ASSIGNMENT 1: In the blog post about turning 60, what illness did the writer's mother actually have when she wrote the letters?
ASSIGNMENT 2: Write the next part of the blog post about turning 60, picking up right after its final sentence.

Thursday, April 16, 2009

More Thoughts on Turning 60

I turned 60 on March 24th. My older sister insisted that we mark the occasion with a mini family reunion. She flew in to Seattle from Detroit and my niece (her daughter) hosted a birthday party for me, complete with a decades theme. There were party favors and foods from the 1950's, 1960's, 1970's, 1980's, 1990's and 2000's. We had Necco Wafers and Pez, we had ratatouie and carrot cake, and we had poems. My niece asked everyone who came to write a poem for me - and they did! Seeing myself through the eyes of my sister, my husband, my two sons, my great-nieces and daughters-in-law was truly memorable and very moving.

My sister also gave me a wonderful gift: letters written to my cousin Harry when he was in basic training in 1952. These letters were mostly from my mother and father, and were simply telling Harry about their activities day to day, my father's work and volunteer work, me and my sister. Unremarkable, right? Except that my mother died 6 months after writing these letters. She was already sick. She referred to her "rheumatism" saying her hands were making it hard to write. Only she didn't have rheumatism. She had Scleroderma, but didn't know it yet. The diagnosis would not be given until 3 months after these letters were written.

DATA EXTRACT:
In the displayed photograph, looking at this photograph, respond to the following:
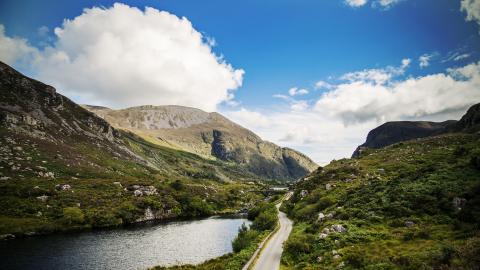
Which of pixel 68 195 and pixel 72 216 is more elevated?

EXERCISE OUTPUT 1: Scleroderma

EXERCISE OUTPUT 2:
I have very few actual memories of my mother. She died when I was three and a half. These letters give her back to me. She was a loving mother to me and my sister, a loving wife to my father and a loving aunt to my cousin. She told cousin Harry about the funny things I did, when I was sick, when my sister needed new clothes for school, an opera she attended with my father. She became a real person through these letters, not just a tragic figure who died so young and left me alone.

I am so grateful for these letters. I have read them again and again. I was loved and cared for by my mother, and even though she left so long ago, I carry her in my heart always.